Answer: (As a Q, this is quite broad. But we need an answer style, though likely not needed in list given “focus on interview style explanations”. Provide quick answer:) You would centralize logs (e.g., ELK stack or Splunk) so all services send logs to it. Include contextual information (service name, request ID). Use structured logging (JSON) for easier querying. This allows tracing a request across services by following a unique ID through the logs.

96. What is a reverse proxy and how is it used?

Answer: A reverse proxy sits in front of backend servers and forwards client requests to them. It also handles TLS termination, load balancing, and caching static content. For example, Nginx can act as a reverse proxy, receiving HTTPS requests, decrypting them, and routing to appropriate application servers.

97. What is connection pooling and why is it used?

Answer: (Covered by Q56.)

98. What are ACID and BASE in terms of database transactions?

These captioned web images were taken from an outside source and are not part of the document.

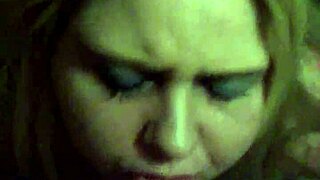 Cock cums directly on her face in raw action.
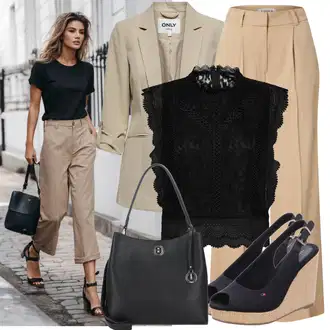 Outfit sa Crna/Tamnosiva/Siva/Bež/Smeđa Sportski dodatak/Novčanik/Privjesak/Maska/Privjesak/Privjesak Za Ključeve L.CREDI "Opušteni izgled"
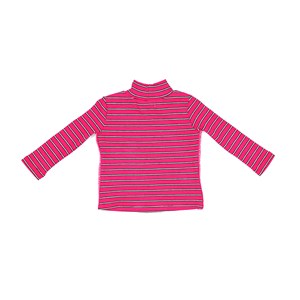 Blusa Infantil / Baby Em Malha Canelada Listrada Com Detalhe Lateral Em Cadarço - Um Mais Um Pink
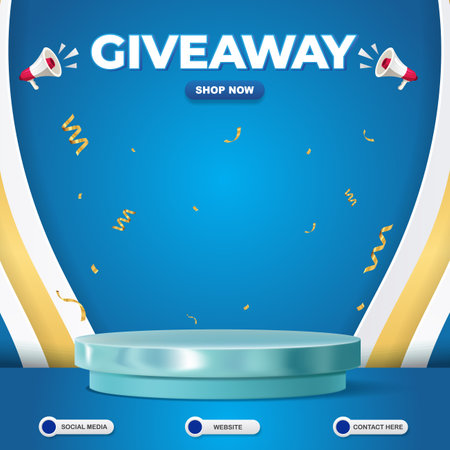 elegant giveaway social media template banner post with blank space 3d podium for product sale with abstract gradient blue background designのイラスト素材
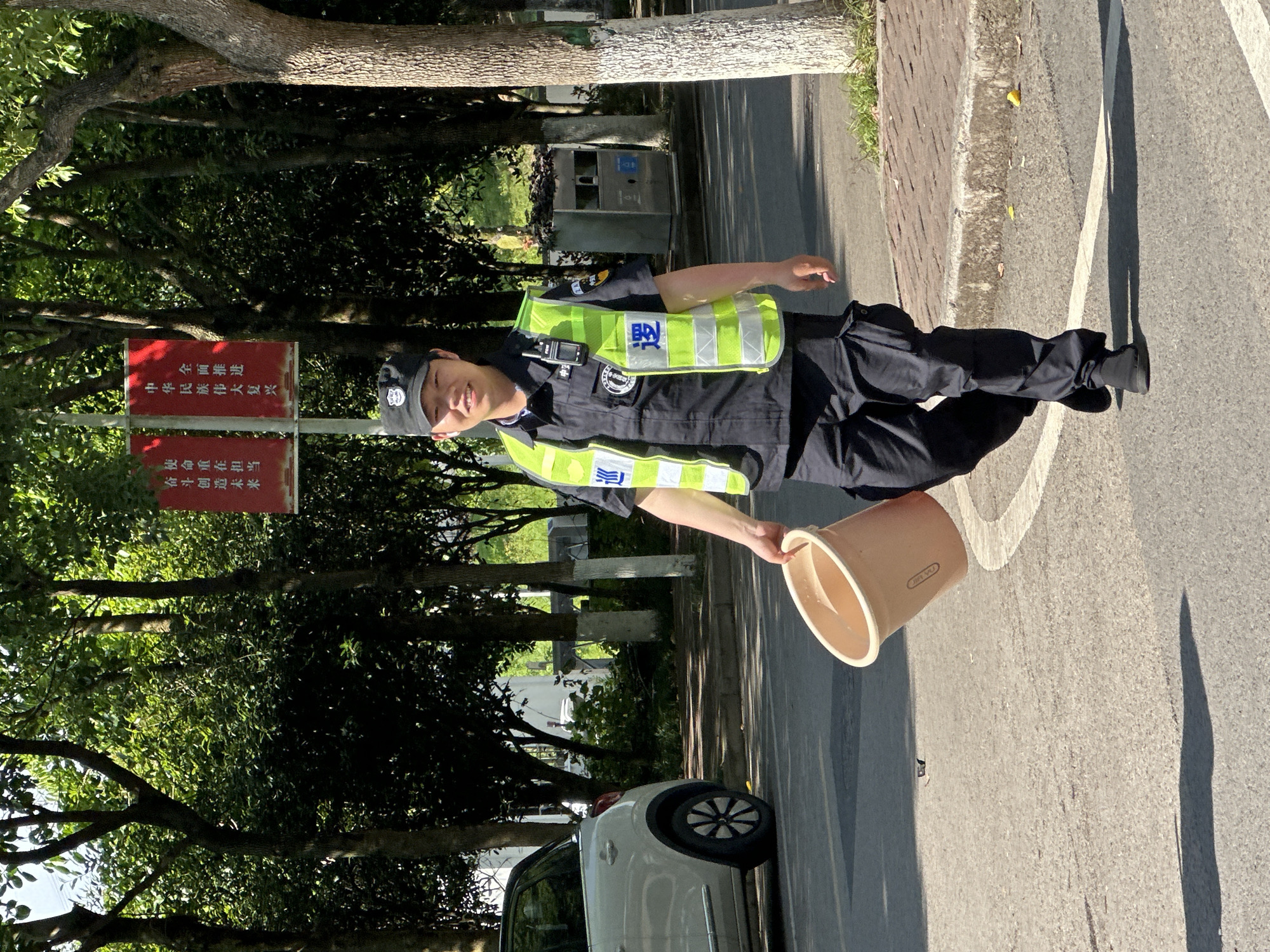 Morning street activity observed in Jiangjin, China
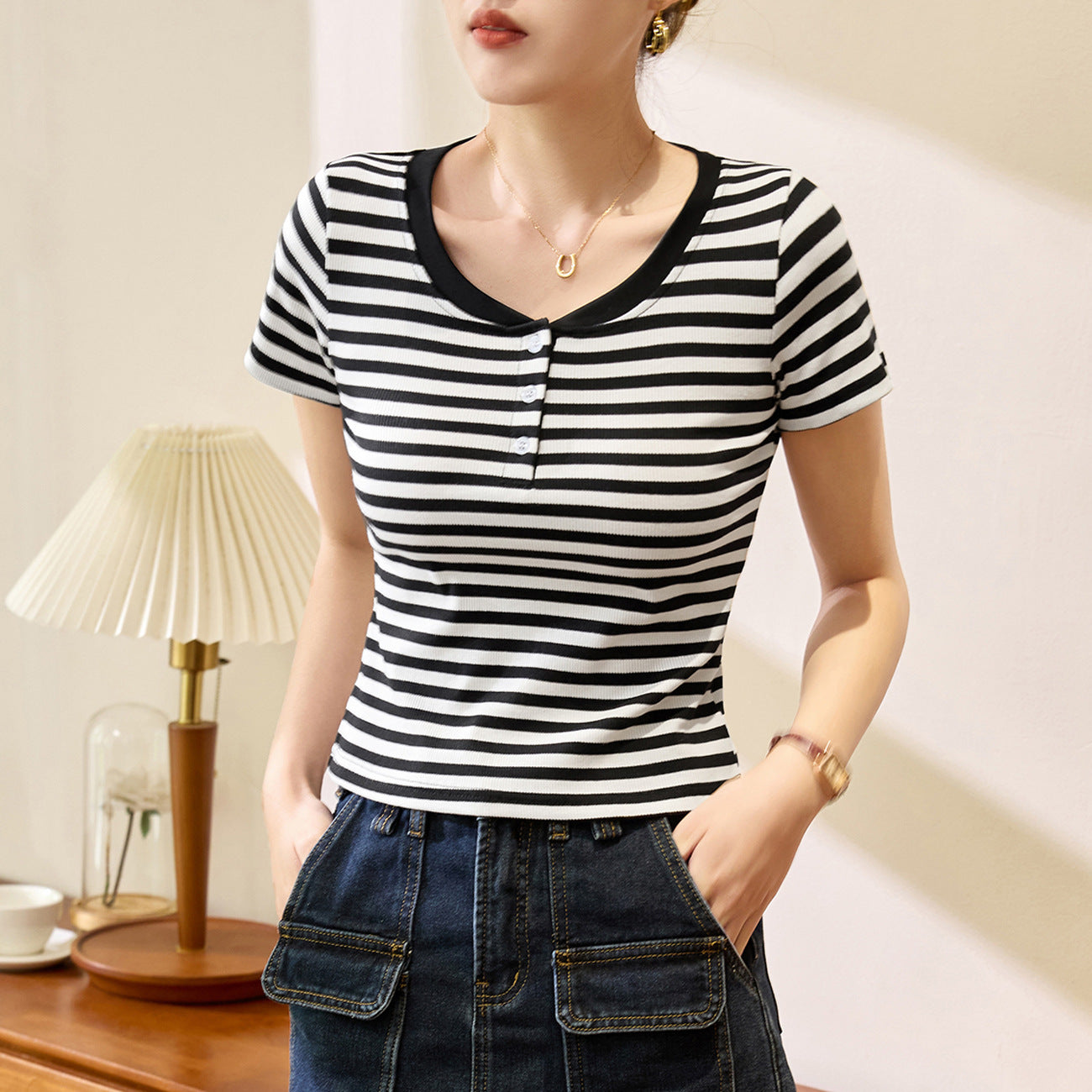 #Double button collar 260g striped #cotton T-shirt women's short-sleeved 2026 summer new front shoulder top bottoming shirt
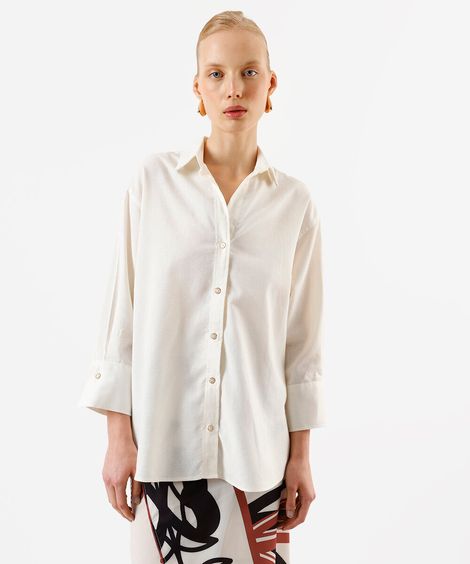 camisa feminina com linho off white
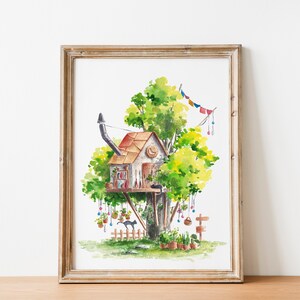 Watercolor Art Print Treehouse Series Herb Garden - Digital Download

Answer: ACID is the set of properties (Atomicity, Consistency, Isolation, Durability) for reliable relational transactions. BASE is an alternative for distributed systems: Basically Available, Soft state, Eventual consistency. NoSQL systems often adopt BASE, meaning they might sacrifice immediate consistency for availability and partition tolerance.

99. What is “eventual consistency”?

Answer: Eventual consistency is a consistency model where updates to data propagate across nodes over time, and if no new updates occur, all copies will eventually converge to the same state. Unlike immediate consistency, there can be temporary differences between replicas. For example, in a distributed cache, one node’s update might not be seen by another immediately, but shortly after they sync.

100. What is observability in backend systems?

Answer: Observability means having enough data (logs, metrics, traces) to understand the internal state of a system. A truly observable system lets engineers trace a request’s path through services (distributed tracing), see performance metrics (latency, error rate), and query logs. It goes beyond basic monitoring by providing deep insights for debugging in complex distributed environments.